From Biotech Valuation board. This started as a bio piece and morphed.

From behind TSCM's paid site, this citation is the crux of the question. Apparently, there is a strong belief by many that bios are a short closed financing window away from disaster. Even the large cap bios as this commentary was in reply to a post about IBB stocks and 2 smaller caps.

Three other items before the commentary.

1. Reference to detiorating credit is still too pat. This kind of turmoil will kill things fairly quickly, yes. But not there. While Carlyle re-priced an M&A deal in last few days to appease banks (and itself), there are not the hung financings in nearly the size of past. IG bonds led the rally today.

2. Doug Kass, uber-bear, was short going into today. He is medium long, buying last few days and heavier today. He is calling this a cuccesful test of the lows (assume 2014/2015) and a panic low.

3. Chart at this site, my second favorite behind Fat Pitch and this guy is bearish but less so than one guy I follow, shows we are still in the shite until we prove this low. We are following 2008 moves closely here. This was a relief bounce only UNLESS proven. And that is more important than any sector stuff below. My odds at being proven: slightly above 50/50. I was 80/20 until I worried about the chicken and the egg issue caused by speed of news flow in the modern age. We still also have statement opening blues to come.

northmantrader.com

From Roger Arnold:

The move into the biotech's appears to be part of a move away from the economically sensitive sectors. The gold mines are experiencing a similar rally, even larger, on a move away from the economically sensitive issue into hard assets.
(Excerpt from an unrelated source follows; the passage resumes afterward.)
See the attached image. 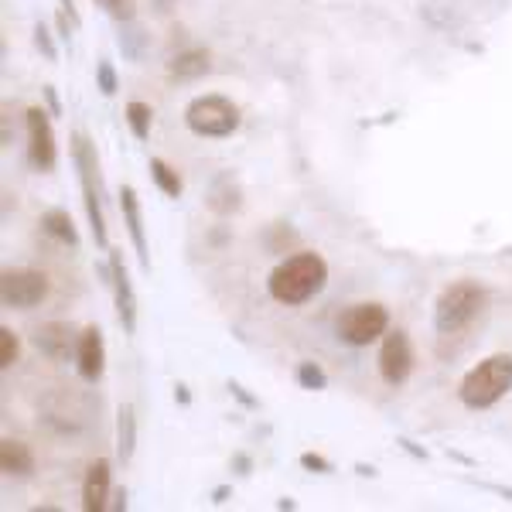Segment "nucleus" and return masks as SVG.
Wrapping results in <instances>:
<instances>
[{"mask_svg":"<svg viewBox=\"0 0 512 512\" xmlns=\"http://www.w3.org/2000/svg\"><path fill=\"white\" fill-rule=\"evenodd\" d=\"M72 161L79 168V181H82V202H86V216L89 226H93V239L99 246H106V222H103V205H99V161L96 151L89 144L86 134L72 137Z\"/></svg>","mask_w":512,"mask_h":512,"instance_id":"obj_5","label":"nucleus"},{"mask_svg":"<svg viewBox=\"0 0 512 512\" xmlns=\"http://www.w3.org/2000/svg\"><path fill=\"white\" fill-rule=\"evenodd\" d=\"M386 328H390V311L376 301L352 304V308L338 318V335H342V342L355 345V349L376 342L379 335H386Z\"/></svg>","mask_w":512,"mask_h":512,"instance_id":"obj_6","label":"nucleus"},{"mask_svg":"<svg viewBox=\"0 0 512 512\" xmlns=\"http://www.w3.org/2000/svg\"><path fill=\"white\" fill-rule=\"evenodd\" d=\"M485 308V287L475 280H458V284L444 287V294L437 297L434 308V325L441 335H458L478 318V311Z\"/></svg>","mask_w":512,"mask_h":512,"instance_id":"obj_3","label":"nucleus"},{"mask_svg":"<svg viewBox=\"0 0 512 512\" xmlns=\"http://www.w3.org/2000/svg\"><path fill=\"white\" fill-rule=\"evenodd\" d=\"M99 7H103L110 18H117V21H134V4L130 0H96Z\"/></svg>","mask_w":512,"mask_h":512,"instance_id":"obj_24","label":"nucleus"},{"mask_svg":"<svg viewBox=\"0 0 512 512\" xmlns=\"http://www.w3.org/2000/svg\"><path fill=\"white\" fill-rule=\"evenodd\" d=\"M151 120H154V113H151V106H147V103H130L127 106V123H130V130H134L137 140L151 137Z\"/></svg>","mask_w":512,"mask_h":512,"instance_id":"obj_19","label":"nucleus"},{"mask_svg":"<svg viewBox=\"0 0 512 512\" xmlns=\"http://www.w3.org/2000/svg\"><path fill=\"white\" fill-rule=\"evenodd\" d=\"M28 158L35 164V171H52L59 164V147H55V134H52V123H48V113L31 106L28 113Z\"/></svg>","mask_w":512,"mask_h":512,"instance_id":"obj_9","label":"nucleus"},{"mask_svg":"<svg viewBox=\"0 0 512 512\" xmlns=\"http://www.w3.org/2000/svg\"><path fill=\"white\" fill-rule=\"evenodd\" d=\"M48 297V277L41 270H7L0 280V301L4 308L31 311Z\"/></svg>","mask_w":512,"mask_h":512,"instance_id":"obj_7","label":"nucleus"},{"mask_svg":"<svg viewBox=\"0 0 512 512\" xmlns=\"http://www.w3.org/2000/svg\"><path fill=\"white\" fill-rule=\"evenodd\" d=\"M18 355H21V342H18V335H14L11 328H0V366L11 369L14 362H18Z\"/></svg>","mask_w":512,"mask_h":512,"instance_id":"obj_21","label":"nucleus"},{"mask_svg":"<svg viewBox=\"0 0 512 512\" xmlns=\"http://www.w3.org/2000/svg\"><path fill=\"white\" fill-rule=\"evenodd\" d=\"M209 72V55L202 52V48H188V52H181L175 62H171V76L178 79H198Z\"/></svg>","mask_w":512,"mask_h":512,"instance_id":"obj_16","label":"nucleus"},{"mask_svg":"<svg viewBox=\"0 0 512 512\" xmlns=\"http://www.w3.org/2000/svg\"><path fill=\"white\" fill-rule=\"evenodd\" d=\"M0 468H4V475H18V478H28L35 472V454L28 451V444L21 441H4L0 444Z\"/></svg>","mask_w":512,"mask_h":512,"instance_id":"obj_14","label":"nucleus"},{"mask_svg":"<svg viewBox=\"0 0 512 512\" xmlns=\"http://www.w3.org/2000/svg\"><path fill=\"white\" fill-rule=\"evenodd\" d=\"M325 280H328V267L318 253H294L270 274L267 287L274 301L287 304V308H297V304L311 301L325 287Z\"/></svg>","mask_w":512,"mask_h":512,"instance_id":"obj_1","label":"nucleus"},{"mask_svg":"<svg viewBox=\"0 0 512 512\" xmlns=\"http://www.w3.org/2000/svg\"><path fill=\"white\" fill-rule=\"evenodd\" d=\"M76 369L86 383H99L106 369V349H103V332L99 328H82L76 338Z\"/></svg>","mask_w":512,"mask_h":512,"instance_id":"obj_10","label":"nucleus"},{"mask_svg":"<svg viewBox=\"0 0 512 512\" xmlns=\"http://www.w3.org/2000/svg\"><path fill=\"white\" fill-rule=\"evenodd\" d=\"M96 86H99V93H103V96L117 93V72H113V65L106 59L96 65Z\"/></svg>","mask_w":512,"mask_h":512,"instance_id":"obj_23","label":"nucleus"},{"mask_svg":"<svg viewBox=\"0 0 512 512\" xmlns=\"http://www.w3.org/2000/svg\"><path fill=\"white\" fill-rule=\"evenodd\" d=\"M110 461L106 458H99L89 465V472H86V482H82V509L86 512H99V509H106V499H110Z\"/></svg>","mask_w":512,"mask_h":512,"instance_id":"obj_13","label":"nucleus"},{"mask_svg":"<svg viewBox=\"0 0 512 512\" xmlns=\"http://www.w3.org/2000/svg\"><path fill=\"white\" fill-rule=\"evenodd\" d=\"M379 373L390 386H403L414 373V345H410L407 332H390L383 338L379 349Z\"/></svg>","mask_w":512,"mask_h":512,"instance_id":"obj_8","label":"nucleus"},{"mask_svg":"<svg viewBox=\"0 0 512 512\" xmlns=\"http://www.w3.org/2000/svg\"><path fill=\"white\" fill-rule=\"evenodd\" d=\"M301 465H304V468H321V472H328V468H332L325 458H318V454H304V458H301Z\"/></svg>","mask_w":512,"mask_h":512,"instance_id":"obj_26","label":"nucleus"},{"mask_svg":"<svg viewBox=\"0 0 512 512\" xmlns=\"http://www.w3.org/2000/svg\"><path fill=\"white\" fill-rule=\"evenodd\" d=\"M110 284H113V297H117V315H120V325L127 335H134L137 328V301H134V287H130V277L123 270V260H120V250H110Z\"/></svg>","mask_w":512,"mask_h":512,"instance_id":"obj_11","label":"nucleus"},{"mask_svg":"<svg viewBox=\"0 0 512 512\" xmlns=\"http://www.w3.org/2000/svg\"><path fill=\"white\" fill-rule=\"evenodd\" d=\"M185 123H188V130L198 137L222 140V137L236 134L243 117H239V106L233 103V99L212 93V96H195L192 103H188Z\"/></svg>","mask_w":512,"mask_h":512,"instance_id":"obj_4","label":"nucleus"},{"mask_svg":"<svg viewBox=\"0 0 512 512\" xmlns=\"http://www.w3.org/2000/svg\"><path fill=\"white\" fill-rule=\"evenodd\" d=\"M117 437H120V458L130 461V454H134V410H130V407L120 410Z\"/></svg>","mask_w":512,"mask_h":512,"instance_id":"obj_20","label":"nucleus"},{"mask_svg":"<svg viewBox=\"0 0 512 512\" xmlns=\"http://www.w3.org/2000/svg\"><path fill=\"white\" fill-rule=\"evenodd\" d=\"M297 379H301L304 390H325V386H328L325 373H321L315 362H301V369H297Z\"/></svg>","mask_w":512,"mask_h":512,"instance_id":"obj_22","label":"nucleus"},{"mask_svg":"<svg viewBox=\"0 0 512 512\" xmlns=\"http://www.w3.org/2000/svg\"><path fill=\"white\" fill-rule=\"evenodd\" d=\"M151 178L168 198H181V188H185V185H181L178 171L171 168V164H164L161 158H151Z\"/></svg>","mask_w":512,"mask_h":512,"instance_id":"obj_18","label":"nucleus"},{"mask_svg":"<svg viewBox=\"0 0 512 512\" xmlns=\"http://www.w3.org/2000/svg\"><path fill=\"white\" fill-rule=\"evenodd\" d=\"M62 7L69 11V18H72V21H79V18H76V4H72V0H62Z\"/></svg>","mask_w":512,"mask_h":512,"instance_id":"obj_27","label":"nucleus"},{"mask_svg":"<svg viewBox=\"0 0 512 512\" xmlns=\"http://www.w3.org/2000/svg\"><path fill=\"white\" fill-rule=\"evenodd\" d=\"M120 209H123V222H127V233H130V243L137 250V260L144 270H151V256H147V236H144V216H140V198L134 188H123L120 192Z\"/></svg>","mask_w":512,"mask_h":512,"instance_id":"obj_12","label":"nucleus"},{"mask_svg":"<svg viewBox=\"0 0 512 512\" xmlns=\"http://www.w3.org/2000/svg\"><path fill=\"white\" fill-rule=\"evenodd\" d=\"M35 345L48 355V359H69L72 335H69V328H65V325H45V328H38Z\"/></svg>","mask_w":512,"mask_h":512,"instance_id":"obj_15","label":"nucleus"},{"mask_svg":"<svg viewBox=\"0 0 512 512\" xmlns=\"http://www.w3.org/2000/svg\"><path fill=\"white\" fill-rule=\"evenodd\" d=\"M41 226H45V233H48V236L59 239V243L76 246V226H72V219L65 216V212H59V209L45 212V216H41Z\"/></svg>","mask_w":512,"mask_h":512,"instance_id":"obj_17","label":"nucleus"},{"mask_svg":"<svg viewBox=\"0 0 512 512\" xmlns=\"http://www.w3.org/2000/svg\"><path fill=\"white\" fill-rule=\"evenodd\" d=\"M35 45L41 48V52H45V59H48V62H55V59H59V52H55L52 38H48V31L41 28V24H38V28H35Z\"/></svg>","mask_w":512,"mask_h":512,"instance_id":"obj_25","label":"nucleus"},{"mask_svg":"<svg viewBox=\"0 0 512 512\" xmlns=\"http://www.w3.org/2000/svg\"><path fill=\"white\" fill-rule=\"evenodd\" d=\"M512 390V355H489L461 379L458 396L468 410H489Z\"/></svg>","mask_w":512,"mask_h":512,"instance_id":"obj_2","label":"nucleus"}]
</instances>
The move into the gold mines is rational and prudent I think. The move into biotech's on the idea that they are resistant to the immediate economic concerns is not a good idea.
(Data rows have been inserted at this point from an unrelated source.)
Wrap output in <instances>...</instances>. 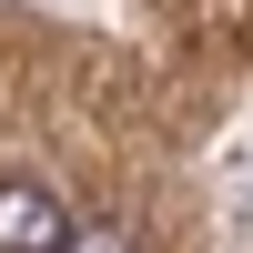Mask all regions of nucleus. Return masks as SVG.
Instances as JSON below:
<instances>
[{
	"label": "nucleus",
	"mask_w": 253,
	"mask_h": 253,
	"mask_svg": "<svg viewBox=\"0 0 253 253\" xmlns=\"http://www.w3.org/2000/svg\"><path fill=\"white\" fill-rule=\"evenodd\" d=\"M71 203L51 193V182H31V172H0V253H61L71 243Z\"/></svg>",
	"instance_id": "nucleus-1"
},
{
	"label": "nucleus",
	"mask_w": 253,
	"mask_h": 253,
	"mask_svg": "<svg viewBox=\"0 0 253 253\" xmlns=\"http://www.w3.org/2000/svg\"><path fill=\"white\" fill-rule=\"evenodd\" d=\"M61 253H132V233H122V223H71Z\"/></svg>",
	"instance_id": "nucleus-2"
}]
</instances>
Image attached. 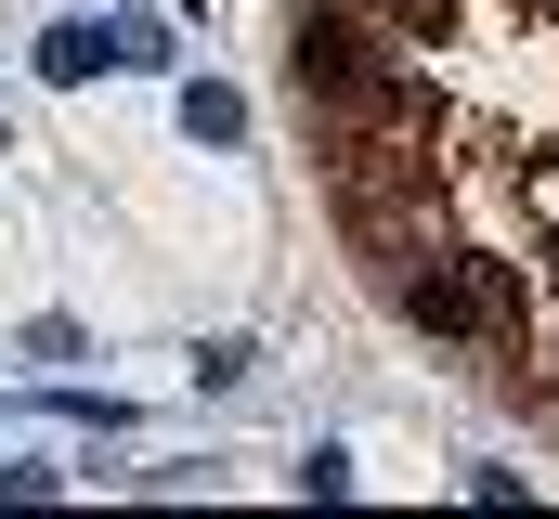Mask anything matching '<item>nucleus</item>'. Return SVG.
Masks as SVG:
<instances>
[{"label": "nucleus", "mask_w": 559, "mask_h": 519, "mask_svg": "<svg viewBox=\"0 0 559 519\" xmlns=\"http://www.w3.org/2000/svg\"><path fill=\"white\" fill-rule=\"evenodd\" d=\"M286 79H299V105H325V118H352V105H378L391 79H404V52L352 13V0H299V39H286Z\"/></svg>", "instance_id": "obj_1"}, {"label": "nucleus", "mask_w": 559, "mask_h": 519, "mask_svg": "<svg viewBox=\"0 0 559 519\" xmlns=\"http://www.w3.org/2000/svg\"><path fill=\"white\" fill-rule=\"evenodd\" d=\"M442 13L455 0H378V26H404V39H442Z\"/></svg>", "instance_id": "obj_2"}, {"label": "nucleus", "mask_w": 559, "mask_h": 519, "mask_svg": "<svg viewBox=\"0 0 559 519\" xmlns=\"http://www.w3.org/2000/svg\"><path fill=\"white\" fill-rule=\"evenodd\" d=\"M508 13H559V0H508Z\"/></svg>", "instance_id": "obj_3"}]
</instances>
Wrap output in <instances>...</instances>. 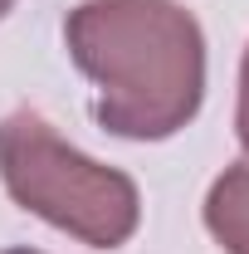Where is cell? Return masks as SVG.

These companies burn cash and need a lot of it. Access to it is likely to become an issue soon.

This morning the spreads on fannie / freddie agency debt for multifamily and assisted living facilities blew out even as treasury yields declined dramatically.

That is a very worrisome sign for the debt markets and may indicate a trajectory for a rout from debt similar to that which followed the Russian default in 1998, which ended up crushing Long Term Capital Management when the managers failed to anticipate the extent of the flight from risk.
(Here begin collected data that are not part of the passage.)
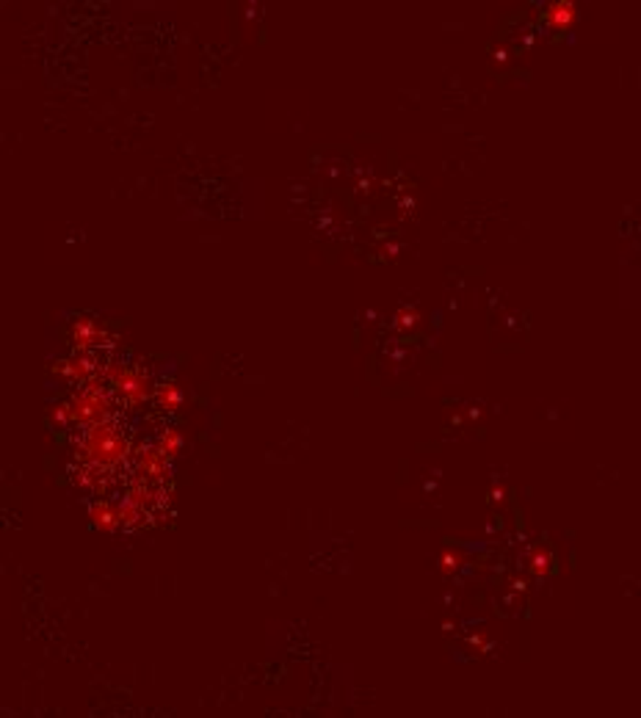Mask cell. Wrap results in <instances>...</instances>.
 <instances>
[{"mask_svg":"<svg viewBox=\"0 0 641 718\" xmlns=\"http://www.w3.org/2000/svg\"><path fill=\"white\" fill-rule=\"evenodd\" d=\"M55 370H58L61 376L72 379V382H83L86 376H92V373L97 370V365H94V357H92V354H75V357L67 359V362H58Z\"/></svg>","mask_w":641,"mask_h":718,"instance_id":"obj_1","label":"cell"},{"mask_svg":"<svg viewBox=\"0 0 641 718\" xmlns=\"http://www.w3.org/2000/svg\"><path fill=\"white\" fill-rule=\"evenodd\" d=\"M547 23L556 28H569L575 23V17H578V11H575V3H553L550 9H547Z\"/></svg>","mask_w":641,"mask_h":718,"instance_id":"obj_2","label":"cell"},{"mask_svg":"<svg viewBox=\"0 0 641 718\" xmlns=\"http://www.w3.org/2000/svg\"><path fill=\"white\" fill-rule=\"evenodd\" d=\"M94 522L100 525V528H105V531H114L116 528V519H119V514H114L108 506H94ZM122 522V519H119Z\"/></svg>","mask_w":641,"mask_h":718,"instance_id":"obj_3","label":"cell"},{"mask_svg":"<svg viewBox=\"0 0 641 718\" xmlns=\"http://www.w3.org/2000/svg\"><path fill=\"white\" fill-rule=\"evenodd\" d=\"M158 401H160V407H166V409H175V407H180L182 395H180V390L175 385H163V387H160V392H158Z\"/></svg>","mask_w":641,"mask_h":718,"instance_id":"obj_4","label":"cell"},{"mask_svg":"<svg viewBox=\"0 0 641 718\" xmlns=\"http://www.w3.org/2000/svg\"><path fill=\"white\" fill-rule=\"evenodd\" d=\"M180 445H182V439L175 431H166L163 439H160V456H175L180 451Z\"/></svg>","mask_w":641,"mask_h":718,"instance_id":"obj_5","label":"cell"}]
</instances>
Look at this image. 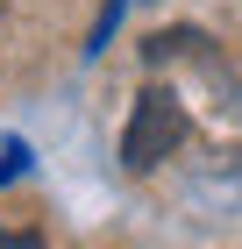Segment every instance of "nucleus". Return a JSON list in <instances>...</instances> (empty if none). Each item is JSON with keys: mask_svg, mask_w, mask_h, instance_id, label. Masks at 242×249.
I'll use <instances>...</instances> for the list:
<instances>
[{"mask_svg": "<svg viewBox=\"0 0 242 249\" xmlns=\"http://www.w3.org/2000/svg\"><path fill=\"white\" fill-rule=\"evenodd\" d=\"M0 249H43V235H36V228H7V235H0Z\"/></svg>", "mask_w": 242, "mask_h": 249, "instance_id": "obj_4", "label": "nucleus"}, {"mask_svg": "<svg viewBox=\"0 0 242 249\" xmlns=\"http://www.w3.org/2000/svg\"><path fill=\"white\" fill-rule=\"evenodd\" d=\"M114 21H121V0H107V15H100V29H93V43H86L93 57H100V50H107V43H114Z\"/></svg>", "mask_w": 242, "mask_h": 249, "instance_id": "obj_3", "label": "nucleus"}, {"mask_svg": "<svg viewBox=\"0 0 242 249\" xmlns=\"http://www.w3.org/2000/svg\"><path fill=\"white\" fill-rule=\"evenodd\" d=\"M178 142H186V107L171 93H143L135 114H129V135H121V164L129 171H157Z\"/></svg>", "mask_w": 242, "mask_h": 249, "instance_id": "obj_1", "label": "nucleus"}, {"mask_svg": "<svg viewBox=\"0 0 242 249\" xmlns=\"http://www.w3.org/2000/svg\"><path fill=\"white\" fill-rule=\"evenodd\" d=\"M21 171H29V142L7 135V142H0V178H21Z\"/></svg>", "mask_w": 242, "mask_h": 249, "instance_id": "obj_2", "label": "nucleus"}]
</instances>
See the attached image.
Unless the Fed reverses course soon debt defaults may begin to cascade beyond their ability to halt.

There's plenty of empirical economic evidence for the Fed to rely on to reverse course now.

The question is when will they do so.

Any company or sector that needs ongoing access to capital that can't not be sourced internally should be avoided in my opinion.

END QUOTE.

I will cross-post this on General site as I got away from original purpose here and this is best summary of my current thought process.

Jon

PS. We were down on mkt. Small cap bios up 5%. IWM held green at end I think. NYMO did not print super low number it could have but still went DOWN. Other indicators line up. This should be a multiple day thing and can only be proven wrong if lows significantly breached in coming weeks. BUT we are still below virtually ALL moving averages in ALL equity mkts.